Deviation Read online

Page 6


  Jeanine looks into the doorway of a barrack. “There she is,” she says. Under a dull light bulb I see, standing in the middle of the room, an affable, middle-aged woman with reddish hair, a broad impassive face, short torso, and long, skinny legs. The copper-colored hair against the smooth, clear skin of her face is the only thing about her that seems alive.

  “What do you want?” she asks Jeanine listlessly. Not answering, Jeanine takes me by the arm and leads me away.

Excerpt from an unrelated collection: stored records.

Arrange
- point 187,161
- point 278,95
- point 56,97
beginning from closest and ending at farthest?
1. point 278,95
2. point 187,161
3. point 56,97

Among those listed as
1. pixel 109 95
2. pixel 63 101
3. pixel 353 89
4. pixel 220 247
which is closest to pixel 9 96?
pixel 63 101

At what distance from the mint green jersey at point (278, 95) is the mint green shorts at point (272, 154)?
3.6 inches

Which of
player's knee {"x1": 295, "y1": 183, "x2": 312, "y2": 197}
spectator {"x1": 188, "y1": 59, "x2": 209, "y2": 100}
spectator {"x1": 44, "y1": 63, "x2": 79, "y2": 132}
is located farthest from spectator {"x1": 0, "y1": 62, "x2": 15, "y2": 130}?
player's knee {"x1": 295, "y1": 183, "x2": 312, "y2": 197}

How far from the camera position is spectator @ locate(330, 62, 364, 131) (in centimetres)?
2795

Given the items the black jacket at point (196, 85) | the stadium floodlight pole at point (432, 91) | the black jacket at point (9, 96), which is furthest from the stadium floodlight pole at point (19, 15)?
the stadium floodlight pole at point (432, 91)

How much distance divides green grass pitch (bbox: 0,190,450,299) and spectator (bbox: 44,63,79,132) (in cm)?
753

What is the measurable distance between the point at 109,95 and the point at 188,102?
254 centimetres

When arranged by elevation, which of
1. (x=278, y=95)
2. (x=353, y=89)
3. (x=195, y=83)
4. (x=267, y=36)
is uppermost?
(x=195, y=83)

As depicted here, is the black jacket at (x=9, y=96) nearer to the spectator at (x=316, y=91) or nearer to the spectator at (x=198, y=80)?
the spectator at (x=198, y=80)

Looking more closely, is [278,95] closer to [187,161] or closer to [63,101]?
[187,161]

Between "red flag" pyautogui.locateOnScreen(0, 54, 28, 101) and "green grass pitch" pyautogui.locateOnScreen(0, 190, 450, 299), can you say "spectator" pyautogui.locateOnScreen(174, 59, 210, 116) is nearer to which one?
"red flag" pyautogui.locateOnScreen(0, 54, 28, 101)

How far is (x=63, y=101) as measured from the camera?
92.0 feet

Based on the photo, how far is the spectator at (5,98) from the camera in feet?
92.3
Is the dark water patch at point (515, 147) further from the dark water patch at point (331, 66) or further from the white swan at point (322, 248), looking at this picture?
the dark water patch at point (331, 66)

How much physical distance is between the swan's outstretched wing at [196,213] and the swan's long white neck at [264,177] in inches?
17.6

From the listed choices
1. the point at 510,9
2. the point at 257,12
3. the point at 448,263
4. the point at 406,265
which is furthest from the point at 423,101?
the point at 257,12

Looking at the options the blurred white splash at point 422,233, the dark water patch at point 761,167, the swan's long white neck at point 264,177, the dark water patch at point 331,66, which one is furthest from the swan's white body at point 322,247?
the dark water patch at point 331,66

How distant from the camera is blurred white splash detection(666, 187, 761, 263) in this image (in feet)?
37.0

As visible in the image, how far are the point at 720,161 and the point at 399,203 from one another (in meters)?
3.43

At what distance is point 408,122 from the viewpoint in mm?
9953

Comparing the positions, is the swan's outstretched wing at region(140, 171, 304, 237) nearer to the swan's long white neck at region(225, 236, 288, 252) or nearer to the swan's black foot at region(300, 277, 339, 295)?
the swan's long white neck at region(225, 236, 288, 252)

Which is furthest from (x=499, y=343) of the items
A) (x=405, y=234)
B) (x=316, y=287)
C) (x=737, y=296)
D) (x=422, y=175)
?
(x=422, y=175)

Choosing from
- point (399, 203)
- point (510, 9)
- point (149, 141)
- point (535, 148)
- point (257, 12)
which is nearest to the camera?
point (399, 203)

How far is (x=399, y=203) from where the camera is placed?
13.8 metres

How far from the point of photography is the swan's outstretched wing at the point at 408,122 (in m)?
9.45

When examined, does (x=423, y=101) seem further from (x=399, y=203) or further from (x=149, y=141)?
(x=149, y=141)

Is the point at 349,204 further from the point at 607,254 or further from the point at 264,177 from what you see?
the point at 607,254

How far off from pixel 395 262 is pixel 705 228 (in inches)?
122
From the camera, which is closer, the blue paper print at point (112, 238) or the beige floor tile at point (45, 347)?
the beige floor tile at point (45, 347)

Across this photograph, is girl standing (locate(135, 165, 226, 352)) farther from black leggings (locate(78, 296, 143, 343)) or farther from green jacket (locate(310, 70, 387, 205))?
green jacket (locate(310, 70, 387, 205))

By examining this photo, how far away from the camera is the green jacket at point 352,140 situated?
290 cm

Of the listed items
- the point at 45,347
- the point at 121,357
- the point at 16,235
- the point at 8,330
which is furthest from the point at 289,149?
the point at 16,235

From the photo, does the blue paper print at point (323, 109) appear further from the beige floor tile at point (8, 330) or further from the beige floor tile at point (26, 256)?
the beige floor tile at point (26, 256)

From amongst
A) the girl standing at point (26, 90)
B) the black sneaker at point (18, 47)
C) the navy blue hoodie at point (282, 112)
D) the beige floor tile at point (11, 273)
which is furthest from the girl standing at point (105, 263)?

  “La Scopina isn’t actually one of us, she’s working here with the proper papers, but she’s convenient for us because she roams around the camp freely and sees a lot of things, and her boyfriend doesn’t leave us short of coal.” Jeanine seems to be thinking. “Come on,” she says, “the only ones left are the French guy who’s after me, and Jean de Lille, a cute, young worker; then there’s the Moroccan, a real capitalist that one, aside from the fact that his face is covered with smallpox scars. But all three said that they’d seen you. Oh, there’s La Pidocchiosa, ‘lousy,’ the one with the lice. Benito named her that. Benito is the cheese guy, the poor man is furious because at night he always ends up with her again. So sometimes you hear him muttering, ‘I’ll sleep and that’s it, I’ll pay you anyway.’ I can’t tell you how hard the rest of us laugh. And she smokes, she’s always smoking, even smokes potato skins rolled up in newspaper. By the way, what’s your name? A fake name, though.”

  “Carla.”

  “Okay, Carlà. Now we’ll go to Benito. He boasts about having been some kind of fearsome partisan in Italy—under the nom de guerre of Benito, imagine! He’s a fool—Polò calls him by that name ironically, and Benito is proud of it. Who knows who he thinks he is, he hands out gifts left and right, would you believe, he doesn’t eat and slaves away all day to afford it, but meanwhile everyone praises him for his generosity, so he’s content.”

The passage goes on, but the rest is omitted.